*Directions for this task*
Write out the part of the Elgin Baylor post below word for word, from "## qross1fan (Dec" to "engaging in dialogue.".

*Source document*
☆ ☆ ☆ ☆ ☆
# Baylor Out, Dunleavy New Team GM



## qross1fan (Dec 28, 2004)

> Although the Clippers have not made an official announcement, Hall of Famer, Laker legend and NBA icon Elgin Baylor no longer is performing his duties as the team’s vice president of basketball operations and general manager.A NBA executive contacted Tuesday afternoon said he had been told that Baylor no longer was performing his job. Reportedly, legal representatives of the Clippers and Baylor are engaging in dialogue.
> 
> It is not known if Baylor resigned or was relieved of his duties. However, suspicion arose when the 74-year old Baylor was not at the Clippers’ new practice facility when training camp opened nor was he listed in any way in the team’s preseason media guide. Asked about this omission, a team spokesman said that only the coaches’ bios were listed in the guide. However, that was grossly untrue, because in addition to the coaches the director of player personnel, director of scouting, director of international scouting and team physician all were listed.
☆ ☆ ☆ ☆ ☆
*Source data*

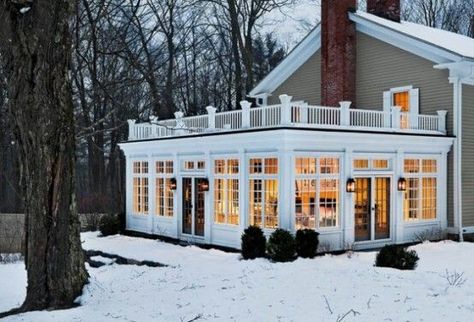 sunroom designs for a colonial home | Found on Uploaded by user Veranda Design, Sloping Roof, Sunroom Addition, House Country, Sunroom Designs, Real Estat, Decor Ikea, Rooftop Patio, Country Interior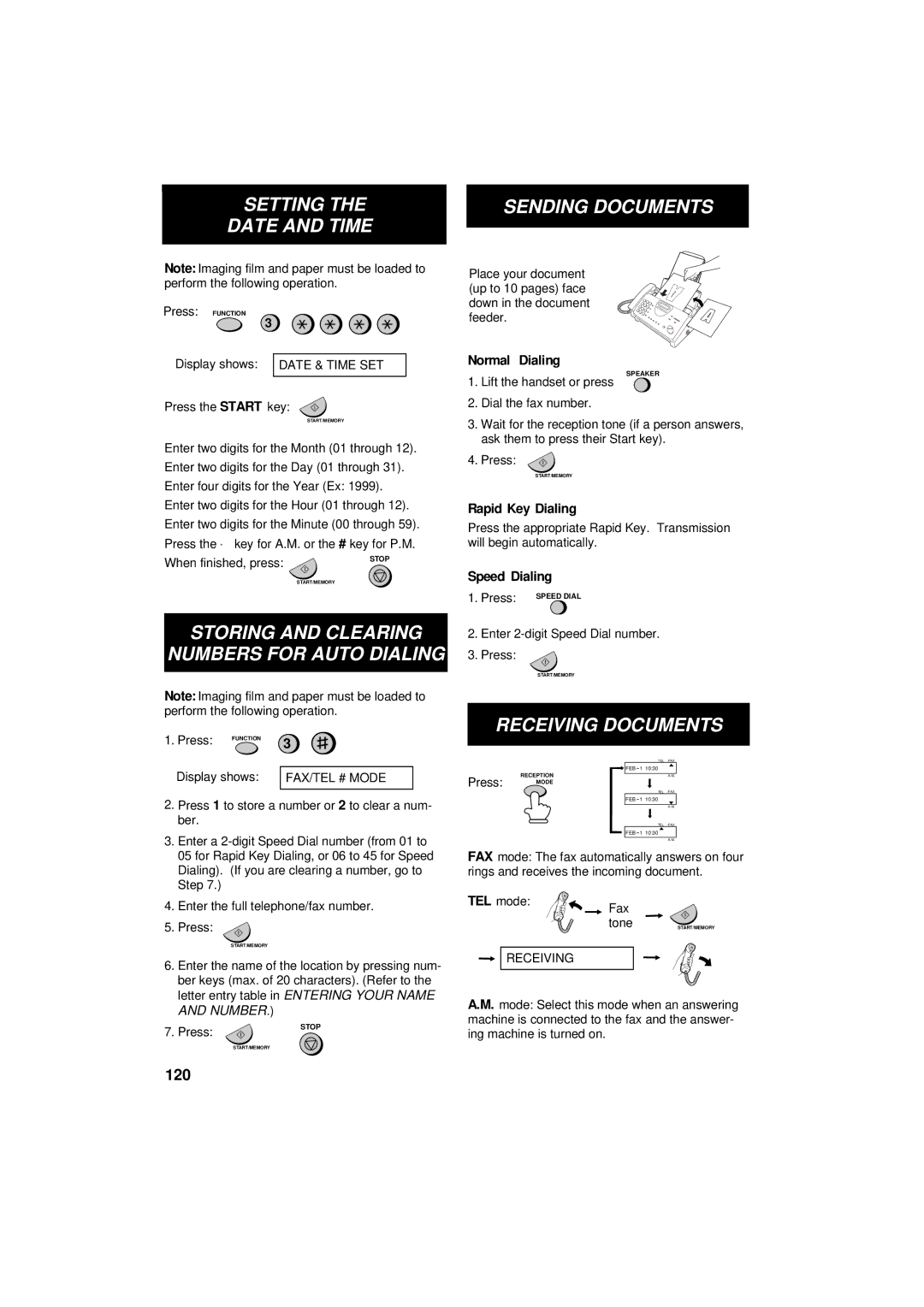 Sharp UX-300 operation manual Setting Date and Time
☆ ☆ ☆ ☆ ☆
*Output of the exercise*
## qross1fan (Dec 28, 2004)

> Although the Clippers have not made an official announcement, Hall of Famer, Laker legend and NBA icon Elgin Baylor no longer is performing his duties as the team’s vice president of basketball operations and general manager.A NBA executive contacted Tuesday afternoon said he had been told that Baylor no longer was performing his job. Reportedly, legal representatives of the Clippers and Baylor are engaging in dialogue.